Given request ▸
Rewrite the lines starting at the one containing "If you look" and ending at the last line, changing "green tree" to "leafy tree" and leaving everything else unchanged.

Entries supplied ▸

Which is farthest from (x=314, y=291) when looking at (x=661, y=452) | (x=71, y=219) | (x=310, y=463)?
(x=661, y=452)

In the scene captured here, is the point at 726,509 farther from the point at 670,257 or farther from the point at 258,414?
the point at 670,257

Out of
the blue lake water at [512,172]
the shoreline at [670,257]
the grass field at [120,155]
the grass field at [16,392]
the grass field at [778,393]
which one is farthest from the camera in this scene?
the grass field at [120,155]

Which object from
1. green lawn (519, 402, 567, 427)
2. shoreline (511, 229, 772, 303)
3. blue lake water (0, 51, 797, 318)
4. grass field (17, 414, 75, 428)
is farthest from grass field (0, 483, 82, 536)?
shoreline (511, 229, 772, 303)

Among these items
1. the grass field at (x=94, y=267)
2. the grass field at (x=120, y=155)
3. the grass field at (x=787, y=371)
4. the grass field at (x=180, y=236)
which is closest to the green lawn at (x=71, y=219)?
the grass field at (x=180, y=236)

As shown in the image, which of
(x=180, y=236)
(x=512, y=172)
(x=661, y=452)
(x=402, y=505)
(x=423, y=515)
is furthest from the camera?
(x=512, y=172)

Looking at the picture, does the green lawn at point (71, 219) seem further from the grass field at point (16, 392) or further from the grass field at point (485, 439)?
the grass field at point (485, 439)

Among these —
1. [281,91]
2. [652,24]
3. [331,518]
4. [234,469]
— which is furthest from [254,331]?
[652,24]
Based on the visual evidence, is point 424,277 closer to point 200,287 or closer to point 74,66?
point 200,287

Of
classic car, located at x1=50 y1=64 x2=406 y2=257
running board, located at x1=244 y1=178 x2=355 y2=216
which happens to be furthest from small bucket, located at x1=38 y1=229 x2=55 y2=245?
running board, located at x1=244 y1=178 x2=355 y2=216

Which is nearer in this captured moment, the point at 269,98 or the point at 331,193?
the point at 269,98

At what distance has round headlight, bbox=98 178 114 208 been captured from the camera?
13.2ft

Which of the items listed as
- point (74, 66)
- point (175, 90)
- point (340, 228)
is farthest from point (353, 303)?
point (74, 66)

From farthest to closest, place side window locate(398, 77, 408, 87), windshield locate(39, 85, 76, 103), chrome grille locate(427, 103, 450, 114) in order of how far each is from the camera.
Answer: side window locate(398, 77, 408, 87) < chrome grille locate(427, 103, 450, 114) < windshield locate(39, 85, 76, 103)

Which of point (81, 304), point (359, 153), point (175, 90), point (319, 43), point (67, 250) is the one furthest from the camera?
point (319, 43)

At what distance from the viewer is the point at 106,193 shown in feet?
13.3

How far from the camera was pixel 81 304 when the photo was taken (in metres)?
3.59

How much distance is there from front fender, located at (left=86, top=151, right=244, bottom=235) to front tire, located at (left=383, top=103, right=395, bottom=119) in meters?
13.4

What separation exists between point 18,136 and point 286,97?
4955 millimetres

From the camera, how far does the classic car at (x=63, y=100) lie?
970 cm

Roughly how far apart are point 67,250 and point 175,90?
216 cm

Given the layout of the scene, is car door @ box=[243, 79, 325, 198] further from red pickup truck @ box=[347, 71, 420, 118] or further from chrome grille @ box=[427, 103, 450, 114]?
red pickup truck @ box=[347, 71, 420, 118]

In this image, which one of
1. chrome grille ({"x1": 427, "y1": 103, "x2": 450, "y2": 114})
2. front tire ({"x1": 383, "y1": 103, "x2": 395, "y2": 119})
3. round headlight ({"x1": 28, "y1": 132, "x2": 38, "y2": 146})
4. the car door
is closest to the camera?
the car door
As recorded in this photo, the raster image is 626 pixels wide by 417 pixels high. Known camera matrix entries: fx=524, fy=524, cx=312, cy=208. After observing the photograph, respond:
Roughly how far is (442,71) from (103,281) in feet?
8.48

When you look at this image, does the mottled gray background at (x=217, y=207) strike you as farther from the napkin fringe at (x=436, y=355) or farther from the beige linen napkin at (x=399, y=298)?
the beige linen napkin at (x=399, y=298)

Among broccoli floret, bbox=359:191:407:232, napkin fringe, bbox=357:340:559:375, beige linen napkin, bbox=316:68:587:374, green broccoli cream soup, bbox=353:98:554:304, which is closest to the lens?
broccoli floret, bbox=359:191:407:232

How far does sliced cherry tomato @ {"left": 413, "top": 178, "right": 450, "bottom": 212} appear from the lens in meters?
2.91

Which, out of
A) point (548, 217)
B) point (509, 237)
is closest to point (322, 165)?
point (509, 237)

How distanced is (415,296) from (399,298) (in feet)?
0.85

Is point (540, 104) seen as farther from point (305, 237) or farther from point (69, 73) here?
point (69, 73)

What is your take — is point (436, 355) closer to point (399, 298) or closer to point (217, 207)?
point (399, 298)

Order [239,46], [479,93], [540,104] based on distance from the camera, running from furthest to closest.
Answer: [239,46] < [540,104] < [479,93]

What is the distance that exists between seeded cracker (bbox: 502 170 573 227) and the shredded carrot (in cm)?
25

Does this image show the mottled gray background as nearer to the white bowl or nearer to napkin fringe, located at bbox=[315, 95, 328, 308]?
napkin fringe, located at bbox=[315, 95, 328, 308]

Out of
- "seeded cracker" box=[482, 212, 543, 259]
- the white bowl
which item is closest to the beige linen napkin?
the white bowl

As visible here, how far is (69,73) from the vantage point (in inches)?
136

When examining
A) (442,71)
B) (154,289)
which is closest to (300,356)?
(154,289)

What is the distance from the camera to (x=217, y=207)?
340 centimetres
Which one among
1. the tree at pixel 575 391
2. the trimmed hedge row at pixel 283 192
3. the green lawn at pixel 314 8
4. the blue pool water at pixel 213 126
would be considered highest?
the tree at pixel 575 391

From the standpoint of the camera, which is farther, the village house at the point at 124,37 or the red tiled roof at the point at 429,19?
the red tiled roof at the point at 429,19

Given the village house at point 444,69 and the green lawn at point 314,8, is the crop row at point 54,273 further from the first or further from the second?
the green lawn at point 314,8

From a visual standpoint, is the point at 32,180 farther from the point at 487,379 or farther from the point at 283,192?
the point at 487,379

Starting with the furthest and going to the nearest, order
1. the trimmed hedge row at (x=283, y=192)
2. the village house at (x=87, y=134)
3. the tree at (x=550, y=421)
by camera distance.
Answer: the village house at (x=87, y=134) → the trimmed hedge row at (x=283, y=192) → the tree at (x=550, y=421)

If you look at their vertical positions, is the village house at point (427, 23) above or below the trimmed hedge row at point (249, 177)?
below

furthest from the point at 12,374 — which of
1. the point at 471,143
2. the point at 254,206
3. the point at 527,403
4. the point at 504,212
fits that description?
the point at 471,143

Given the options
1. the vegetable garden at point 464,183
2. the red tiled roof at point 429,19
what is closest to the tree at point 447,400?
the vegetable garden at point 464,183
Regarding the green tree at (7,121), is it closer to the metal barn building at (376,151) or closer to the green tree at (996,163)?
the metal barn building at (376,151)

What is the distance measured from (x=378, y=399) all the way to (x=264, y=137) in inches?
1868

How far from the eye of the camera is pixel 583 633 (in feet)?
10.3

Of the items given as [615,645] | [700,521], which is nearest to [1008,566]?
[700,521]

Written solution ▸
If you look at their vertical positions, is the village house at point (427, 23) above or below the trimmed hedge row at point (249, 177)?
below

furthest from the point at 12,374 — which of
1. the point at 471,143
2. the point at 254,206
3. the point at 527,403
4. the point at 504,212
fits that description?
the point at 471,143

Given the options
1. the vegetable garden at point 464,183
2. the red tiled roof at point 429,19
what is closest to the tree at point 447,400?
the vegetable garden at point 464,183
Regarding the leafy tree at (7,121), is it closer to the metal barn building at (376,151) or closer to the leafy tree at (996,163)?
the metal barn building at (376,151)

What is the distance measured from (x=378, y=399) all the way to (x=264, y=137) in inches?
1868

How far from the eye of the camera is pixel 583 633 (in feet)?
10.3

Of the items given as [615,645] | [700,521], which is nearest to [1008,566]?
[700,521]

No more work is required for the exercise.